> [ACTION ITEM] The response should consist of the records that follow, printed exactly.
── LISTED ENTRIES
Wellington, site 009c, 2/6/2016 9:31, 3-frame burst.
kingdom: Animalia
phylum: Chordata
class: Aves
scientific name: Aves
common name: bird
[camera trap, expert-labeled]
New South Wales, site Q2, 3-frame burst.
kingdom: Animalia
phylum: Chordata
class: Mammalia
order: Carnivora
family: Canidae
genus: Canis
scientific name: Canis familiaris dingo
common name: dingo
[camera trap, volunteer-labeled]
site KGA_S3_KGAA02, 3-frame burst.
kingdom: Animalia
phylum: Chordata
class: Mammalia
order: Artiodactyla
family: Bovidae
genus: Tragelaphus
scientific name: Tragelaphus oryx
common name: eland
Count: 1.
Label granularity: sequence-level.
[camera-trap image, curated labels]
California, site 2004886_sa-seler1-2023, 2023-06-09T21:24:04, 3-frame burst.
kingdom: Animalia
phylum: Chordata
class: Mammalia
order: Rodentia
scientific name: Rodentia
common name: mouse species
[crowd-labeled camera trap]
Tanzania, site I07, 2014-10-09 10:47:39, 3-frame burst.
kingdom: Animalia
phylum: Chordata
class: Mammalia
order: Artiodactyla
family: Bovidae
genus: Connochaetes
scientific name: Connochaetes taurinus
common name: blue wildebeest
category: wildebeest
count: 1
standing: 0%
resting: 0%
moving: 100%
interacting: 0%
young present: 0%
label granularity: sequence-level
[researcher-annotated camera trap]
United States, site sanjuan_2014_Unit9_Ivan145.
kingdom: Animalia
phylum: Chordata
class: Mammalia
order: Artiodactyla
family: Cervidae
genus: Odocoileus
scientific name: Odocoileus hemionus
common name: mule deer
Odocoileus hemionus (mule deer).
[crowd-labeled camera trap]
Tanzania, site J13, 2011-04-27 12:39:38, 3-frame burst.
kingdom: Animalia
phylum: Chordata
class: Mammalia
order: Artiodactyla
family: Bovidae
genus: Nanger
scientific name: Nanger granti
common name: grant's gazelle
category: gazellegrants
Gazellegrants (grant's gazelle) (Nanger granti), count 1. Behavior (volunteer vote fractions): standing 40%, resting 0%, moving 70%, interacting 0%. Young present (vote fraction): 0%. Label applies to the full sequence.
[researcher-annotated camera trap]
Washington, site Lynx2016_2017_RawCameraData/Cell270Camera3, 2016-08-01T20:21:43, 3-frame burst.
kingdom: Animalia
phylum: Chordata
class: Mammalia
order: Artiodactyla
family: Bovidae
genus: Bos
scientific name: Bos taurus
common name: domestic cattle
────
> [SOLUTION TO THE PROBLEM]
Wellington, site 009c, 2/6/2016 9:31, 3-frame burst.
kingdom: Animalia
phylum: Chordata
class: Aves
scientific name: Aves
common name: bird
[camera trap, expert-labeled]
New South Wales, site Q2, 3-frame burst.
kingdom: Animalia
phylum: Chordata
class: Mammalia
order: Carnivora
family: Canidae
genus: Canis
scientific name: Canis familiaris dingo
common name: dingo
[camera trap, volunteer-labeled]
site KGA_S3_KGAA02, 3-frame burst.
kingdom: Animalia
phylum: Chordata
class: Mammalia
order: Artiodactyla
family: Bovidae
genus: Tragelaphus
scientific name: Tragelaphus oryx
common name: eland
Count: 1.
Label granularity: sequence-level.
[camera-trap image, curated labels]
California, site 2004886_sa-seler1-2023, 2023-06-09T21:24:04, 3-frame burst.
kingdom: Animalia
phylum: Chordata
class: Mammalia
order: Rodentia
scientific name: Rodentia
common name: mouse species
[crowd-labeled camera trap]
Tanzania, site I07, 2014-10-09 10:47:39, 3-frame burst.
kingdom: Animalia
phylum: Chordata
class: Mammalia
order: Artiodactyla
family: Bovidae
genus: Connochaetes
scientific name: Connochaetes taurinus
common name: blue wildebeest
category: wildebeest
count: 1
standing: 0%
resting: 0%
moving: 100%
interacting: 0%
young present: 0%
label granularity: sequence-level
[researcher-annotated camera trap]
United States, site sanjuan_2014_Unit9_Ivan145.
kingdom: Animalia
phylum: Chordata
class: Mammalia
order: Artiodactyla
family: Cervidae
genus: Odocoileus
scientific name: Odocoileus hemionus
common name: mule deer
Odocoileus hemionus (mule deer).
[crowd-labeled camera trap]
Tanzania, site J13, 2011-04-27 12:39:38, 3-frame burst.
kingdom: Animalia
phylum: Chordata
class: Mammalia
order: Artiodactyla
family: Bovidae
genus: Nanger
scientific name: Nanger granti
common name: grant's gazelle
category: gazellegrants
Gazellegrants (grant's gazelle) (Nanger granti), count 1. Behavior (volunteer vote fractions): standing 40%, resting 0%, moving 70%, interacting 0%. Young present (vote fraction): 0%. Label applies to the full sequence.
[researcher-annotated camera trap]
Washington, site Lynx2016_2017_RawCameraData/Cell270Camera3, 2016-08-01T20:21:43, 3-frame burst.
kingdom: Animalia
phylum: Chordata
class: Mammalia
order: Artiodactyla
family: Bovidae
genus: Bos
scientific name: Bos taurus
common name: domestic cattle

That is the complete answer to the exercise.